A lack of API docs, and how to deal with it

The main downside I see to using wide is the limited API documentation. For example, the following APIs have no documentation as of 0.7.28:

  • wide::f64x4::blend(), which we saw in use above. I deduced what it did because it had the same signature as std::simd::f64x8::select().
  • wide::f64x4::move_mask(). If you already know SIMD programming, you might know what this does, but otherwise it’s completely unclear.

That being said, many of the APIs are pretty straightforward: it’s pretty clear what log10() does. Some APIs are documented. And some APIs you can figure out with a bit of research.

In particular, wide is a wrapper around the safe_arch crate, which is maintained by the same author. And the APIs in safe_arch do have documentation, so you should be able to map from the more abstract API in wide to specific APIs in safe_arch to figure out what is going on.

For our two undocumented APIs above:

A reminder: you need to enable SIMD CPU features

As discussed more extensively in the original post, you need to ensure the compiler actually uses SIMD extensions. This will compile your code targeting your particular CPU:

$ RUSTFLAGS="-C target-cpu=native" cargo build --release

Again, I hope to write a follow-up article about how to release portable binaries, which will be linked from here when I do.

Another alternative: pulp

The pulp is another high level SIMD abstraction for Rust that runs on stable. It is a higher-level abstraction, in that it does the batching for you (not shown in this article), as well as having per-CPU-architecture runtime dispatch built-in. It’s also better documented than wide!
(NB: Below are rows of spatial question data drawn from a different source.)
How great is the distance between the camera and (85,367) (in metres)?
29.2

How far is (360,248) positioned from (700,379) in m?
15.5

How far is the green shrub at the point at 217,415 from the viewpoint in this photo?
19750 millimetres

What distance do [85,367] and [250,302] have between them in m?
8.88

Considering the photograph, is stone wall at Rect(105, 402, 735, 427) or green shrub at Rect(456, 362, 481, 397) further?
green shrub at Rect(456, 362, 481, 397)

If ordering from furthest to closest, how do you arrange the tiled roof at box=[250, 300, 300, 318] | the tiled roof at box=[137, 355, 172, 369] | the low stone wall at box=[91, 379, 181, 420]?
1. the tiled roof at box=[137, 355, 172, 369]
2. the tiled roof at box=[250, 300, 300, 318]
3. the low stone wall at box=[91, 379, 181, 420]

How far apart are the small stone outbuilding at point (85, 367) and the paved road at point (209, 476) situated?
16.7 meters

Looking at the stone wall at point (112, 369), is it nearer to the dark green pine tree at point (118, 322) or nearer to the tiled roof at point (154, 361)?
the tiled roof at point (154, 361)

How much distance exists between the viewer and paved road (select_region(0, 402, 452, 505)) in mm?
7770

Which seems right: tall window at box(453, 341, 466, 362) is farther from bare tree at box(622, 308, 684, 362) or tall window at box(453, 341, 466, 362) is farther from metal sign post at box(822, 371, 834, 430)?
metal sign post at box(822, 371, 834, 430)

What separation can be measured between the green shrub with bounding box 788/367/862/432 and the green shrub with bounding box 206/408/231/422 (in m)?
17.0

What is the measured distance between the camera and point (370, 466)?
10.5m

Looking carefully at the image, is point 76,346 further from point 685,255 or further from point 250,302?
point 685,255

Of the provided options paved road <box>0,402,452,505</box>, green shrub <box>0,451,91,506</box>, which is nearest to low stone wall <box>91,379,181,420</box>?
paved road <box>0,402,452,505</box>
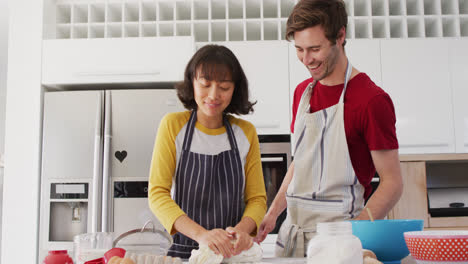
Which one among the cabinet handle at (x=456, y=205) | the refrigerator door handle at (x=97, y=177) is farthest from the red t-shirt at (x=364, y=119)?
the cabinet handle at (x=456, y=205)

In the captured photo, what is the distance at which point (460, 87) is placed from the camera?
2.53 m

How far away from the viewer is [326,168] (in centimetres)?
121

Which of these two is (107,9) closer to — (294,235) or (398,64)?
(398,64)

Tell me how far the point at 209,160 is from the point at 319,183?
310 mm

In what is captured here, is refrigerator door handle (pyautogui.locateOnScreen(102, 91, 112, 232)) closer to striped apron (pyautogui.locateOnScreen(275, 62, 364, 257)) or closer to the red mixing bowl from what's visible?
striped apron (pyautogui.locateOnScreen(275, 62, 364, 257))

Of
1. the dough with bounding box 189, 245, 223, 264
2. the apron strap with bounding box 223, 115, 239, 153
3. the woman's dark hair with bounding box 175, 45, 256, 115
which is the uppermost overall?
the woman's dark hair with bounding box 175, 45, 256, 115

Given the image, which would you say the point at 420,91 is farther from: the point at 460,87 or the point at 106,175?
the point at 106,175

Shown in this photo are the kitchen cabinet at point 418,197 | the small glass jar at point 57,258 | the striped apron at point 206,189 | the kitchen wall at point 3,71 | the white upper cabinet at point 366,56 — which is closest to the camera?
the small glass jar at point 57,258

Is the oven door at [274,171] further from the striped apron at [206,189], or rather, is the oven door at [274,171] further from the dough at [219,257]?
the dough at [219,257]

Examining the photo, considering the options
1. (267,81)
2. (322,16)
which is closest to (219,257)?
(322,16)

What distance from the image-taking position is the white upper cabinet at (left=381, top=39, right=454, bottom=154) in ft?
8.11

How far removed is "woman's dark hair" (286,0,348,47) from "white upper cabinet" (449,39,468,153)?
5.38 feet

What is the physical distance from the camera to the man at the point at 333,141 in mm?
1138

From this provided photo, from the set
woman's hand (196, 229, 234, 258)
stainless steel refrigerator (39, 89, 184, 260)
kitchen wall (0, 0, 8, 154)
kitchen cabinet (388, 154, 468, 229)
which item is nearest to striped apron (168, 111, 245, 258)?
woman's hand (196, 229, 234, 258)
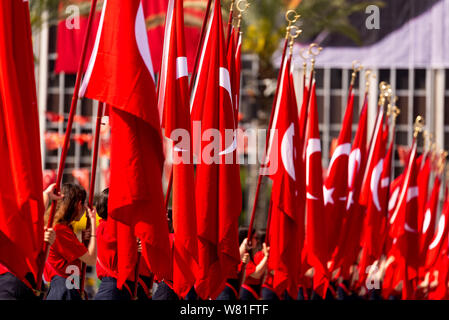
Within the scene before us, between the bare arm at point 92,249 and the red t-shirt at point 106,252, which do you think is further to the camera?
the red t-shirt at point 106,252

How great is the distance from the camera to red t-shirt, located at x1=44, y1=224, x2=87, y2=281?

The author of pulp kindly contributed an implementation of the Mandelbrot algorithm using pulp, which you can see in the GitHub repo that showcases all the different Mandelbrot implementations I’ve gathered.

You can use SIMD now!

Using SIMD can make your code faster, in a completely different and complementary way to other optimizations. Portable SIMD libraries allow you to write more abstract, portable code, so you can take advantage of SIMD across CPU models and architectures. And wide and pulp are available in stable Rust, so you can start using SIMD now, whether in Rust applications or in Python extensions.